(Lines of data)
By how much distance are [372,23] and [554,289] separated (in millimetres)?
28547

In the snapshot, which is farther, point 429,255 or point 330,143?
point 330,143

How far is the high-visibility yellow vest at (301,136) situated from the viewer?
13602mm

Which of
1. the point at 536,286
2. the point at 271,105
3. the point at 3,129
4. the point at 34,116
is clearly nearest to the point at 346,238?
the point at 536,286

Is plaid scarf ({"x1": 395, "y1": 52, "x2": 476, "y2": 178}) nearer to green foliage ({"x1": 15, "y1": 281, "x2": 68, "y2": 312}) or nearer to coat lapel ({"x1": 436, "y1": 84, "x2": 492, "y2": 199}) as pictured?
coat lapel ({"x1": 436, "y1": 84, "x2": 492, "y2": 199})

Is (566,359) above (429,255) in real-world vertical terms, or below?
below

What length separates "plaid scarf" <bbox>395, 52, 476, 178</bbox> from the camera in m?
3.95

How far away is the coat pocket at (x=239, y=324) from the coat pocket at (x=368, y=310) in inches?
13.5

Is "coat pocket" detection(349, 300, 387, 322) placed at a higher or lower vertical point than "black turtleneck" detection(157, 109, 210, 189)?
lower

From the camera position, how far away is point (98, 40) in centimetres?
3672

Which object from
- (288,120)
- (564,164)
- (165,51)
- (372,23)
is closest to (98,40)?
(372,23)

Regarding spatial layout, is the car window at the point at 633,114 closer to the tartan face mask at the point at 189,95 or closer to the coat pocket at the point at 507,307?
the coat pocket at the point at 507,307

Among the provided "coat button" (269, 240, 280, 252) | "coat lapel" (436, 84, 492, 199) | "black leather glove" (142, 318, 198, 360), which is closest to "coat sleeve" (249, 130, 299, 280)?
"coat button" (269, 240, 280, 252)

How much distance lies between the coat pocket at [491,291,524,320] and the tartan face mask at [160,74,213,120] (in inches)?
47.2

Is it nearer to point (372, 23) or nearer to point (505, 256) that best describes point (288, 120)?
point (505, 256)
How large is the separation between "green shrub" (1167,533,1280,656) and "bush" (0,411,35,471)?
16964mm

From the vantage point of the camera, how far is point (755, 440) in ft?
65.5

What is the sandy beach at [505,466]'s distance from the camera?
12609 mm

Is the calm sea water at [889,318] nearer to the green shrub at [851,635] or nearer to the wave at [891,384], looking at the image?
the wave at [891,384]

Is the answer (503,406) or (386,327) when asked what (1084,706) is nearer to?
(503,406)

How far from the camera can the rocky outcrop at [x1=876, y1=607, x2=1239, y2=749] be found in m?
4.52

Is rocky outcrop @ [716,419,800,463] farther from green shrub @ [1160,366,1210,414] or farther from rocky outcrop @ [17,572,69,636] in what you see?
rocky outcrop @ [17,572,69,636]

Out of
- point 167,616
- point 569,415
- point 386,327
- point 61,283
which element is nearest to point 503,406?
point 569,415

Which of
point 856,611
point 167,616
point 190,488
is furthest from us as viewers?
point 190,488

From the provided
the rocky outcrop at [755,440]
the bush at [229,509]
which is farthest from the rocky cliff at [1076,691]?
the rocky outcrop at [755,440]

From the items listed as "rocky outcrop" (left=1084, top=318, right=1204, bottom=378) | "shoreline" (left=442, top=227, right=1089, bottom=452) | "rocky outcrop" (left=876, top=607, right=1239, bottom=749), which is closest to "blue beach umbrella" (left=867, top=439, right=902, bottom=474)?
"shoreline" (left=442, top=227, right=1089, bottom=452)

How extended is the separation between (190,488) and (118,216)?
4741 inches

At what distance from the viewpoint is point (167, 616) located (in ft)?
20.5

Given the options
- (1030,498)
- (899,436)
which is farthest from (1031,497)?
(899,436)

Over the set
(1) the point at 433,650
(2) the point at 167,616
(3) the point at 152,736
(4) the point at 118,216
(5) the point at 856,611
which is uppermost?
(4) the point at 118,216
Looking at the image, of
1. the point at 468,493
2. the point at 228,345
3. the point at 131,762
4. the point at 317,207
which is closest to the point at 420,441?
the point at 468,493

§ Job: Print the stretch of rows from the line containing "Looking at the image, of" through the end of the rows, character for character.

§ Response to this task:
Looking at the image, of
1. the point at 468,493
2. the point at 228,345
3. the point at 131,762
4. the point at 317,207
which is closest to the point at 420,441?
the point at 468,493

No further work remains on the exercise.